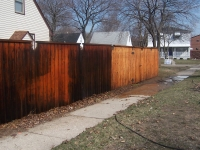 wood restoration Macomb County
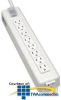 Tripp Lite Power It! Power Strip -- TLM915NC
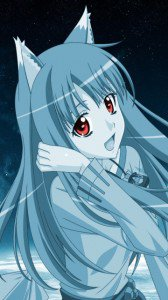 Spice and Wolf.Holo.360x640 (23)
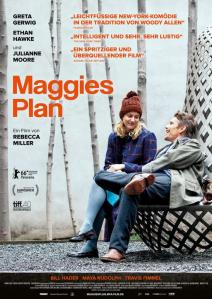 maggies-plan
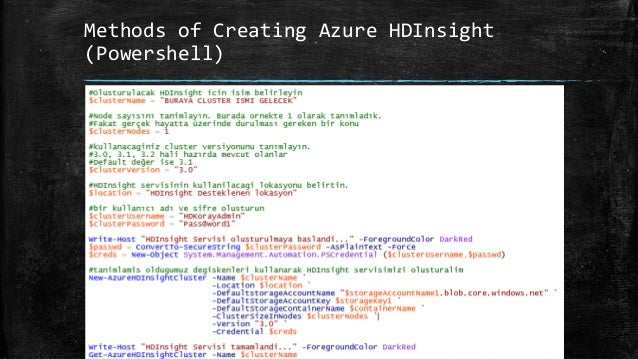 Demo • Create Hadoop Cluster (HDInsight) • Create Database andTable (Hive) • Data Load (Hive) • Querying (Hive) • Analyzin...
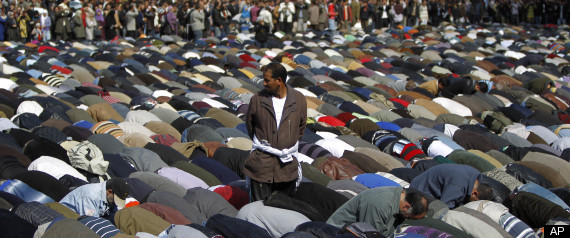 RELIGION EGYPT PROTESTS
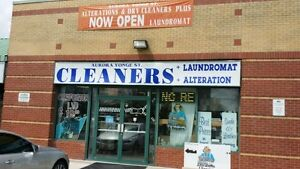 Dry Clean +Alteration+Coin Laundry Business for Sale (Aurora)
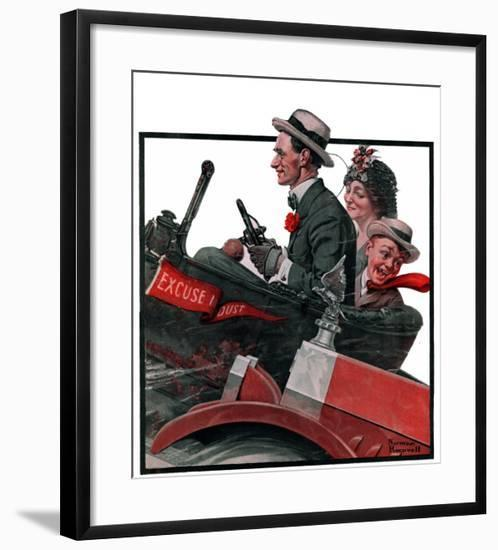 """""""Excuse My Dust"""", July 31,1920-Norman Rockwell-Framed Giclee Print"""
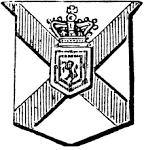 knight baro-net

++++

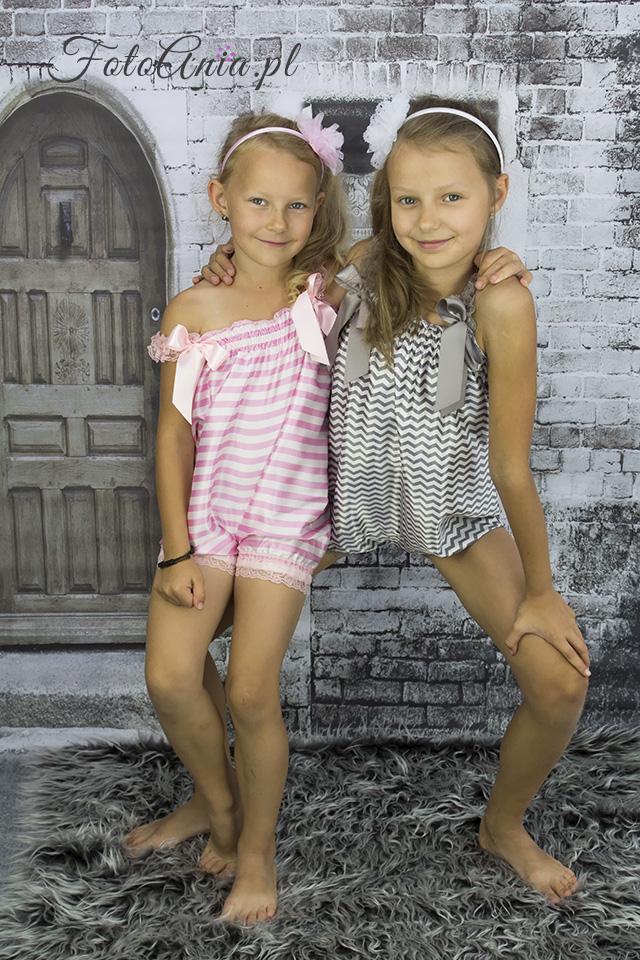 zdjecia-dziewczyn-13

++++

YOUR TASK: Going by the entries above, repeat exactly the lines that start at the line with "July 31,1920-Norman Rockwell-Framed" and go on through the line with "knight baro-net". Pictures are not part of the copy.

TASK SOLUTION:
 """""""Excuse My Dust"""", July 31,1920-Norman Rockwell-Framed Giclee Print"""
 knight baro-net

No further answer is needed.